- **Passage**:
§

Fults said what gives the land those rough edges are “what the cows share the land with,” such as bears and other wildlife.

He said this part of the country makes up 1.94 billion acres of surface area; 406 million of that is used as rangeland with 121 million acres of pastureland and 57 million acres of grazed forestland. In other words: The West is not lacking potential forage area.

“An idea of the forage system is to use those mixtures of species that’s going to achieve the nutrient requirements these grazing animals need,” Fults said.

He explained that one of the weak links in managing a forage system is the ever-changing calendar of ranch events.

“Plants are changing every day, the quality and quantities. The animal changes her nutritional requirements all the way through her life cycle – so your forage system is a constantly moving target,” Fults stated. “You have to really pay a lot of attention to what’s going on out there.”

Fults suggested checking out literature from different universities. He also used the rumen of a cow as an analogy.

“The rumen is as important to this heifer as what a well-managed forage system is to the ranch,” Fults taught. He said you can manipulate the rumen by providing the right amount of diet, nutrients and supplements.

“The same concept is what you want to apply to managing your forage systems on the ranch,” Fults said.

He suggested using a calendar and getting all your ideas and thoughts about your forage system down on paper. On his calendar, he had activities such as calving, breeding, hay curing, feeding, animal health, culling, weaning and monitor in one column with your number of animals in the next column, followed by months.

§

[Spatial relation data]
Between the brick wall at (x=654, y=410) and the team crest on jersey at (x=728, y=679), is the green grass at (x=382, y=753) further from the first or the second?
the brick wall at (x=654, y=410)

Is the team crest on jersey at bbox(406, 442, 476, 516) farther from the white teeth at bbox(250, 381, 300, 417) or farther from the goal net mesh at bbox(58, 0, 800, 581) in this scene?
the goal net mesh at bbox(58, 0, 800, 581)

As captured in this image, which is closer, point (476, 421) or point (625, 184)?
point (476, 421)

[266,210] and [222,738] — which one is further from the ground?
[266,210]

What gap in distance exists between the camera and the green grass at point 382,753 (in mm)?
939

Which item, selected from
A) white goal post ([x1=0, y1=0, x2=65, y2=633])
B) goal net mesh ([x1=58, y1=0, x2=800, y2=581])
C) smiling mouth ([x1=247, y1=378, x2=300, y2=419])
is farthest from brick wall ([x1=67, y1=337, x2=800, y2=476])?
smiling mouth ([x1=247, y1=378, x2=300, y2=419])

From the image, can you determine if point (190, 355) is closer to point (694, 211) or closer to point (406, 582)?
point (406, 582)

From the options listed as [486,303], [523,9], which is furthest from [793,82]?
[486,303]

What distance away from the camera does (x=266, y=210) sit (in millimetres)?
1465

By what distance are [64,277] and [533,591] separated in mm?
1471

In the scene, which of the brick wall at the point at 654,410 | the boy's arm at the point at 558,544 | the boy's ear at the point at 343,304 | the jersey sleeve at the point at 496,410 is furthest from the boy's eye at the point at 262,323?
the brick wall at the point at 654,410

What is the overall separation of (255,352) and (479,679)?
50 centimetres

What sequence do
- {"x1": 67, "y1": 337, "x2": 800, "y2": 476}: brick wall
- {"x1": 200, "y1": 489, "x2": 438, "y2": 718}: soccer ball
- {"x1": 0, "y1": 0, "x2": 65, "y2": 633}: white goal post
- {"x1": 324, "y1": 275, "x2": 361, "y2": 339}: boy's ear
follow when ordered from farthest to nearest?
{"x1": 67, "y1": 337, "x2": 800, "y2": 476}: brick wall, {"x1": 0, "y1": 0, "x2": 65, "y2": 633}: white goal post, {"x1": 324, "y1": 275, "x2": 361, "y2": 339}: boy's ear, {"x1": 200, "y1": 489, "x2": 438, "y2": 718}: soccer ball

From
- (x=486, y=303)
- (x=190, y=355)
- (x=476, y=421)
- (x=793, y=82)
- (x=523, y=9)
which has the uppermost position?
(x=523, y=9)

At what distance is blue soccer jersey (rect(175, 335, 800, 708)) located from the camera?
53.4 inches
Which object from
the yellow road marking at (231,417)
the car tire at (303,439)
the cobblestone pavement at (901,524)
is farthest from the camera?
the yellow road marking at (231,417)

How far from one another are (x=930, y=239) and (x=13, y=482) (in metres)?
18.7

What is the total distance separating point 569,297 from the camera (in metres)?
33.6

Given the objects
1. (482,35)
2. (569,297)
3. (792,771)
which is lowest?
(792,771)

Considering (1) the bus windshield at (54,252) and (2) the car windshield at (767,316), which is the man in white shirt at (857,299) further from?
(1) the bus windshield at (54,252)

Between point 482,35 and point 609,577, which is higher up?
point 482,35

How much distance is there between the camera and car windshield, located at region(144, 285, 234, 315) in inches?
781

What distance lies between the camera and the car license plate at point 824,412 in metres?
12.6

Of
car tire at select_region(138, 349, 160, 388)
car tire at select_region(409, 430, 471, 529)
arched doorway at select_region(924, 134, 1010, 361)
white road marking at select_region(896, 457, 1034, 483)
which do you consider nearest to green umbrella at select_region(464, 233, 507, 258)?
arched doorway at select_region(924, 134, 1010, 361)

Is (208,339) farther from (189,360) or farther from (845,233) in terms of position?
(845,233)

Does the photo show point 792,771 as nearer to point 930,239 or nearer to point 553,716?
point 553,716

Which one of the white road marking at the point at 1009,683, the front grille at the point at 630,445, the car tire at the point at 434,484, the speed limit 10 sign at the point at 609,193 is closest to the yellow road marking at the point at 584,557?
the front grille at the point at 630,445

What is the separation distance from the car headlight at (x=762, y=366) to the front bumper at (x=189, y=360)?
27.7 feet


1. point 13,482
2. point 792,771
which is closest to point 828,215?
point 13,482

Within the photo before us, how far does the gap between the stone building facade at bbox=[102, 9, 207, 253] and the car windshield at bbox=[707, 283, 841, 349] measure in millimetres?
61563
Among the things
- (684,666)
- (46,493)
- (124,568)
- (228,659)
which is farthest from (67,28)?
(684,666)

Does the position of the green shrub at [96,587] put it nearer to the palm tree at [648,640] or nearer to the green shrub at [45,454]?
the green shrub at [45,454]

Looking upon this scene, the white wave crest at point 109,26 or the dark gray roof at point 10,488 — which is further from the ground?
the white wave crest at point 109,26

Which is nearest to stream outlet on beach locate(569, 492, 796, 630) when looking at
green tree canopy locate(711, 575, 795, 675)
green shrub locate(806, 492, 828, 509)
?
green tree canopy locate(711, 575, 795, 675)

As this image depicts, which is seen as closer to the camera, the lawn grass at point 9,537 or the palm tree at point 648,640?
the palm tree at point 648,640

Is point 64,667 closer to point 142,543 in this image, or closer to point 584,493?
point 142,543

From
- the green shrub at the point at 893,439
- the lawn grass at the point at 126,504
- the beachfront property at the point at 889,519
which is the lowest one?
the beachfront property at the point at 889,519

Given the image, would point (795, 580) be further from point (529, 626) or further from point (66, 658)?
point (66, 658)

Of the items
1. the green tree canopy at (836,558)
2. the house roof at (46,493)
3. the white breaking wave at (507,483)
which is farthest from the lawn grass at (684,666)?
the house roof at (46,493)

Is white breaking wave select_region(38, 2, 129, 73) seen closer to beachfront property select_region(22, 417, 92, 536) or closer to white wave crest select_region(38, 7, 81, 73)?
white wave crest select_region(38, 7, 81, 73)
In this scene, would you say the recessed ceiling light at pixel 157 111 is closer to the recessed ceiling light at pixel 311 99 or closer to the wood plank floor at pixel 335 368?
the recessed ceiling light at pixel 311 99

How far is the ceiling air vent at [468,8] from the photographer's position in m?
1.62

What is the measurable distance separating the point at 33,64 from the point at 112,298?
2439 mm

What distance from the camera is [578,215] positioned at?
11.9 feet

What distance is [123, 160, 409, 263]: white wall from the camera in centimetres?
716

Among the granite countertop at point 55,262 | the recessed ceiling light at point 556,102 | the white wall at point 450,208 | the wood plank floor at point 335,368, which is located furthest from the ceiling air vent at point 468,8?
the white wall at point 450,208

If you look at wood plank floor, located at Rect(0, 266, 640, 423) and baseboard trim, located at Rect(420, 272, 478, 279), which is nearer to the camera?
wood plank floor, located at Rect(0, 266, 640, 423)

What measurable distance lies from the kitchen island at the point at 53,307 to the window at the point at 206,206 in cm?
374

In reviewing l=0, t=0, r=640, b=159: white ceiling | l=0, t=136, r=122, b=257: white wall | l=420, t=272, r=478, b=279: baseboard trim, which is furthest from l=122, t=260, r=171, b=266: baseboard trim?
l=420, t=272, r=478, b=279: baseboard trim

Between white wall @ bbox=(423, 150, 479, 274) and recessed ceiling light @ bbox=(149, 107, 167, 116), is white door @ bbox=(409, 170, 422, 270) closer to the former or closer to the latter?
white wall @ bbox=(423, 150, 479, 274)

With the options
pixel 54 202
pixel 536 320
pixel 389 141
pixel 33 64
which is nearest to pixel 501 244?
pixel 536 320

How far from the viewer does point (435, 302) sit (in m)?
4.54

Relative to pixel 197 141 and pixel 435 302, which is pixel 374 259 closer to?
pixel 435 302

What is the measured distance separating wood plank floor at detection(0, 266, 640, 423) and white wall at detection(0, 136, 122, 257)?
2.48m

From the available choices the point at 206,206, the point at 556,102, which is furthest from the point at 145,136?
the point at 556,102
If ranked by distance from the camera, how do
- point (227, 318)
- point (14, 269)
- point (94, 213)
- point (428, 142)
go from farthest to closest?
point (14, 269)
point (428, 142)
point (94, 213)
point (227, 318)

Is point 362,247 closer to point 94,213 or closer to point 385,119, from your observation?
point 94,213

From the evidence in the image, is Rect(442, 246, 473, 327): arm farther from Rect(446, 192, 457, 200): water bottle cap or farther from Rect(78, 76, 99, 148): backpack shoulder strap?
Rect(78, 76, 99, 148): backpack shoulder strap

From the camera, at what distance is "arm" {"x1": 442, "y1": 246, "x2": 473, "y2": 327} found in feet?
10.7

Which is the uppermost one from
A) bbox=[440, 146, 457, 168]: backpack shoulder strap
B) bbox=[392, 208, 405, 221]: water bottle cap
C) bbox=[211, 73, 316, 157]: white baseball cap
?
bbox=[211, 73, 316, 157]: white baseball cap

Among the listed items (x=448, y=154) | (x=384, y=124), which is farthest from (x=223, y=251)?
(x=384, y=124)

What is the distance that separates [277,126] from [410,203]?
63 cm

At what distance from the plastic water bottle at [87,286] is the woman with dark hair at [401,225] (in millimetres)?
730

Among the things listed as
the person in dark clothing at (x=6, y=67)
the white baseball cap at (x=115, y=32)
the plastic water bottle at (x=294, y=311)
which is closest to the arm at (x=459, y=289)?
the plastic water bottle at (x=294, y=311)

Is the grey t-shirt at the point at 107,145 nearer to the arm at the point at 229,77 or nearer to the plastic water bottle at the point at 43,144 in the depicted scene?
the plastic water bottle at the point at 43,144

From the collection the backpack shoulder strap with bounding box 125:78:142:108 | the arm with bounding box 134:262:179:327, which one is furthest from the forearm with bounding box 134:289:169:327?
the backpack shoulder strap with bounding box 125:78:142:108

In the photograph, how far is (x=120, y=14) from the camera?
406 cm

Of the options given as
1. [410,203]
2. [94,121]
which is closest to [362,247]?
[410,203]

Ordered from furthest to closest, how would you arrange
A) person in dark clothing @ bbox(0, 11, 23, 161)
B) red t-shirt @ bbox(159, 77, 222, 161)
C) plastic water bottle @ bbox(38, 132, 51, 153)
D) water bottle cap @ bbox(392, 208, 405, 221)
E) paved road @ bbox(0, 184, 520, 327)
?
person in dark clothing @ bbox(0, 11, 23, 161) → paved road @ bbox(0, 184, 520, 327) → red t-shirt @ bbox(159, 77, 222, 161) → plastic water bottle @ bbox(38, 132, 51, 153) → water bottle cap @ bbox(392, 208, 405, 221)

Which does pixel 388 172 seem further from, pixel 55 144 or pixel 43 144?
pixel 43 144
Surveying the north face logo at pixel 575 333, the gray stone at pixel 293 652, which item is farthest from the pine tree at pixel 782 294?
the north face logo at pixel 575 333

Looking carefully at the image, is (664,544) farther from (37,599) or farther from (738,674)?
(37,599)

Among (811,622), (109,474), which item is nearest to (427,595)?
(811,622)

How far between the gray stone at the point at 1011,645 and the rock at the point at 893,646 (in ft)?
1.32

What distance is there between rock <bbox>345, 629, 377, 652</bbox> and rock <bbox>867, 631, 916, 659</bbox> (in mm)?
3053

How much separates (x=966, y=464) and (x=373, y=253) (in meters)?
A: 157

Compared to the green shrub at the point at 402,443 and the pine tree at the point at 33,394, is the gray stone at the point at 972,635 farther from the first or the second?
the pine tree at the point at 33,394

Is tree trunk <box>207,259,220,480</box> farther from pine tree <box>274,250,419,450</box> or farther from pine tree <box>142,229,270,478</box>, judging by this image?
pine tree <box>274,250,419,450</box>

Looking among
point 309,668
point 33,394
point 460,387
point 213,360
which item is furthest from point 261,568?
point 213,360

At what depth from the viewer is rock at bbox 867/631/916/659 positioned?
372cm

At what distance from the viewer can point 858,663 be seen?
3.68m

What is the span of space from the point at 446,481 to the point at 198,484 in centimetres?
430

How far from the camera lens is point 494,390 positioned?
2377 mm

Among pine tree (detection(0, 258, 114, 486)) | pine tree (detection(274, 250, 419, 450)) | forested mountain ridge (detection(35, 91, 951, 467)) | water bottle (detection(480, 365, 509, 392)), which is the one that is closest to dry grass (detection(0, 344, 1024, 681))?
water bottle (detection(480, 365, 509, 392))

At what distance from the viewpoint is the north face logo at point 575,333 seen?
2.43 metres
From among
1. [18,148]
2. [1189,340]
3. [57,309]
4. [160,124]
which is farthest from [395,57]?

§

- **Task goal**:
Copy the forage text from "He explained that" up to and including "as an analogy.", swapping "forage system" for "grazing plan" throughout.

- **Correct output**:
He explained that one of the weak links in managing a grazing plan is the ever-changing calendar of ranch events.

“Plants are changing every day, the quality and quantities. The animal changes her nutritional requirements all the way through her life cycle – so your grazing plan is a constantly moving target,” Fults stated. “You have to really pay a lot of attention to what’s going on out there.”

Fults suggested checking out literature from different universities. He also used the rumen of a cow as an analogy.